The strong relationship Maggie has with Doty is reflective of the Penn State freshman’s personality.
In high school, even though she was focused on winning, Maggie would write speeches to recite to her teammates at team dinners. Retif said they were intended to put things in perspective and always had the team in stitches laughing.
Outside of basketball, Lucas says her friends always understood her priorities at a young age.
“They were like, ‘That’s Maggie. She’s probably not going to hang out with us at recess because she’s going to play with the boys,’ ” Lucas said. “I have some great friends from back in high school who are still following up on me.”

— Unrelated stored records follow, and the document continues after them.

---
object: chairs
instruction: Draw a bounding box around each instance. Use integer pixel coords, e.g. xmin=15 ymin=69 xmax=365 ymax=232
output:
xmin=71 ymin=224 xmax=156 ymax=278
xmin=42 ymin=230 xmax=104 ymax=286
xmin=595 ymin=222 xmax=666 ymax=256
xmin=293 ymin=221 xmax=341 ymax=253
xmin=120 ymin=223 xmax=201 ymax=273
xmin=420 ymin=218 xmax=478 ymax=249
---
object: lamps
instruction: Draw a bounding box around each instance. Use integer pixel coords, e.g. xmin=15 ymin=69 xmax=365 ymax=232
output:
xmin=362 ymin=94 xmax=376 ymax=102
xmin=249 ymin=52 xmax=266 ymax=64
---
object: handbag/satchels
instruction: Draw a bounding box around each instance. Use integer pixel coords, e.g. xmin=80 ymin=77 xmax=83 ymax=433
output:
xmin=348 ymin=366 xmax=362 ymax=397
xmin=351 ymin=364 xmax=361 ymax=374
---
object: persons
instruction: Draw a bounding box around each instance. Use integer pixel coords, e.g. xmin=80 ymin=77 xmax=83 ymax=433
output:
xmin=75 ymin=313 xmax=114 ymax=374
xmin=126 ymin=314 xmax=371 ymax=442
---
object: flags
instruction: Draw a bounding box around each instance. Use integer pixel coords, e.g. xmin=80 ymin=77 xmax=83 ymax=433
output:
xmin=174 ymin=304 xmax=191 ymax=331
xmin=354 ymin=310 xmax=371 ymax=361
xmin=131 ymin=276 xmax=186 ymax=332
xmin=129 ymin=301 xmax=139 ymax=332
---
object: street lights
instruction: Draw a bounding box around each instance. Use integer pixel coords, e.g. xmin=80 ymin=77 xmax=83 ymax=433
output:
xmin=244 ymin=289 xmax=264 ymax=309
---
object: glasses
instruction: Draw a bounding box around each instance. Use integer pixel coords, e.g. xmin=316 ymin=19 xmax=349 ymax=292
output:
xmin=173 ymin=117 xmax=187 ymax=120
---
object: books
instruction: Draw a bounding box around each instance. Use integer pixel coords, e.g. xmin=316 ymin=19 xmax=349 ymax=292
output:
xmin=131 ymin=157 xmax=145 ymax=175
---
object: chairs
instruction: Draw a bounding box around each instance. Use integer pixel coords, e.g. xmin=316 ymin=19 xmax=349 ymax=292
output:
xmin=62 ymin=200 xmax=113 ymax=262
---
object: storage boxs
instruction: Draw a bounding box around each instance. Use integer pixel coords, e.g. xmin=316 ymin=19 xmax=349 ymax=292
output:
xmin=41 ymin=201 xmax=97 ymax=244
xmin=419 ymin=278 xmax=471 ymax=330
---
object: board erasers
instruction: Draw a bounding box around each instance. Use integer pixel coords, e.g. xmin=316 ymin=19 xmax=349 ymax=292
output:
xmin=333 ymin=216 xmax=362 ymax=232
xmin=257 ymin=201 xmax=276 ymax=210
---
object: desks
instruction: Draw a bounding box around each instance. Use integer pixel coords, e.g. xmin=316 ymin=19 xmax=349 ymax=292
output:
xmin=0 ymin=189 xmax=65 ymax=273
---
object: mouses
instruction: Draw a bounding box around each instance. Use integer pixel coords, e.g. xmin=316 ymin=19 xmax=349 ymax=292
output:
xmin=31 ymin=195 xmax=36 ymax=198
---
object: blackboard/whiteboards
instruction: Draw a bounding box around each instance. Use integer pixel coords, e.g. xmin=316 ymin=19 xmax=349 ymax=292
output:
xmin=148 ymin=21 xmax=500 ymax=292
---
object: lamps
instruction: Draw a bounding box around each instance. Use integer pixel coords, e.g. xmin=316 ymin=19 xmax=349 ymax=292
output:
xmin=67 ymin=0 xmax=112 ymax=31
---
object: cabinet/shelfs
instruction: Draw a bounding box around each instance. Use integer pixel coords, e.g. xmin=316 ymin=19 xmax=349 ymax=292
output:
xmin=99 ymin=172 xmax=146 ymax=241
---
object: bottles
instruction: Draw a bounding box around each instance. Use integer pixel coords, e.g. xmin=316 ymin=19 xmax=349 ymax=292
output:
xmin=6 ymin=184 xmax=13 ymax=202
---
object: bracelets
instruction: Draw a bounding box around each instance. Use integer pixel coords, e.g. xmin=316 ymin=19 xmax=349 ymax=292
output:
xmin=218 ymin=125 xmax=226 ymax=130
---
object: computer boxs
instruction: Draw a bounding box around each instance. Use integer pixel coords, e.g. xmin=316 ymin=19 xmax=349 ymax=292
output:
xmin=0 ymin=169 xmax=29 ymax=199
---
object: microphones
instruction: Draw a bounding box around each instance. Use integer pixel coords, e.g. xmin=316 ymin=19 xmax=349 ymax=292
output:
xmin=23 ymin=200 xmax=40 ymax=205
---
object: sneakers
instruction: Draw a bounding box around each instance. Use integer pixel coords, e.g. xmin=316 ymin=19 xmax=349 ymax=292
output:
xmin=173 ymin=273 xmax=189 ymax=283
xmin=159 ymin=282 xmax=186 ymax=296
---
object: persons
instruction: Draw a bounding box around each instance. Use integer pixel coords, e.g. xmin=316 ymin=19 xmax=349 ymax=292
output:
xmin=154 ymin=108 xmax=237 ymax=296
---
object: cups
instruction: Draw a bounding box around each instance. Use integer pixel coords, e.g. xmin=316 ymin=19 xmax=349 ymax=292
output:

They’re only returning the favor for Maggie supporting them. Though she was always focused on basketball, Albert said his daughter attended friends’ plays and dances whenever possible.
That’s part of her personality. Albert said Maggie is just as good of a person as she is a player.
“She cares a lot about her friends, family and teammates,” Albert said. “She expresses that in a lot of ways.”
Best of the Best
Doty knows a little bit about great players. She has played with and against the best talent in the nation while winning two national championships and contributing to the longest win streak in women’s basketball history, UConn’s recently snapped 90-game win streak.
Lucas, who considered Doty a mentor while in high school, is again looking up to her former teammate and what she has accomplished in college. She hopes to play against Doty and the Huskies in the future.
“When you’re trying to make yourself one of the best players, you want to play against the best of the best,” Lucas said. “We want to be one of the best teams, too. We’re on our way up. We have a long way to go.”
Personally, any improvements the freshman makes will only add to the great talent she has acquired by working hard to build off her natural ability.
Doty remembers recognizing Lucas’ potential the first time she saw her play. Even with Doty’s experiences since that point, she still sees Lucas at a different level.
“Her 3-point shot is the best I’ve seen from anybody at any level,” Doty said. “When she gets the ball, it’s over. It’s just so smooth and fluent.”
And even though Lucas spent her younger years looking up to Doty, the UConn junior sees some admirable characteristics in Maggie.
“I’m honored to have her call me her mentor,” Doty said. “In a way, I look up to her too. How hard she works, how fluent her shot is and how much fun she can be off the court. I think she’s a great kid.”